My man is about 45 minutes away on a good day so if I want to do this soon going back to see him is not an option. What would you do in this case?
Bless you all!

Graham Greenbag
05-12-2017, 11:51 AM
I have a metal rather than woodworking background but some of the principles applied are common and can produce a more that good enough functional result though maybe not perfection.

To put a radius edge on sheet metal I'd put a centre punch mark in it and use a pair of dividers to scribe an arc. I'd then cut and file metal away to just meet that arc. If the arc was so large a radius as for its centre to go off of my material then I'd clamp a scrap piece or two to it. For a (approximately) 12 foot radius I'd be clamping to the work bench or two work benches and then marking an arc with a (anchored) taught cord and scriber. I'd then form the radius on the workpiece by cutting and filing metal away to match the marked arc.

That method could be translated into woodwork easily enough.

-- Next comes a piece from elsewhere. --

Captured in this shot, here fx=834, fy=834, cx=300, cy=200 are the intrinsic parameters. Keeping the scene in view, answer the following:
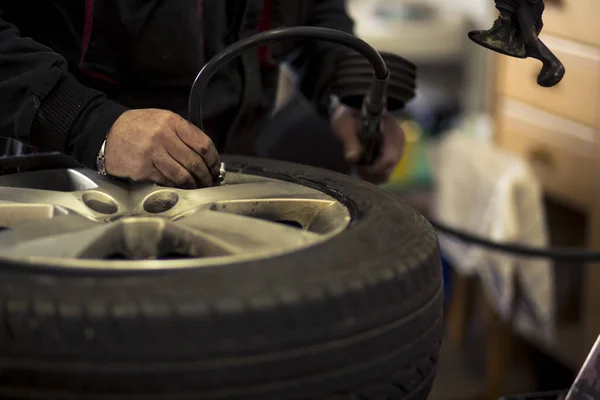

Use a chisel edge hard lead pencil to mark out with and planes and course sandpaper to cut away the excess wood. The result won't be perfect - a bit depends on your eyesight and skill - but it might well be near enough for your purposes. Worth a try?

printer2
05-12-2017, 01:16 PM
Once the glue is set it does not matter if you care the braces in or out of a dish.

Ken Franklin
05-14-2017, 12:12 AM
If you plan on making more ukuleles then you might want to purchase or make a dish for your backs. When carving I find it nice to have support under the entire length of the brace. Also the back can be cracked by holding it down when carving if you're not careful.

Michael N.
05-14-2017, 01:11 AM
You stick something under the back, that takes up some of the gap. It only needs to be a little bit wider than the brace itself. A bit of thin wood, plastic, anything. Put it under the end of each and every brace, just don't go at the braces like a demented Ukulele builder. Simple, no need to complicate matters. It will be fine.

Beau Hannam Ukuleles
05-19-2017, 10:46 AM
I've always carved on a yoga type matt, or flat table. If i was richer id get a dish just for carving

ukatee
05-20-2017, 01:50 AM
Get a fairly shallow box a bit larger than the back, fill it with fine wood shavings and press down to make a 'nest' to fit, and cover with some thin cloth to protect against any scratches. This will give the back enough support to carve the braces.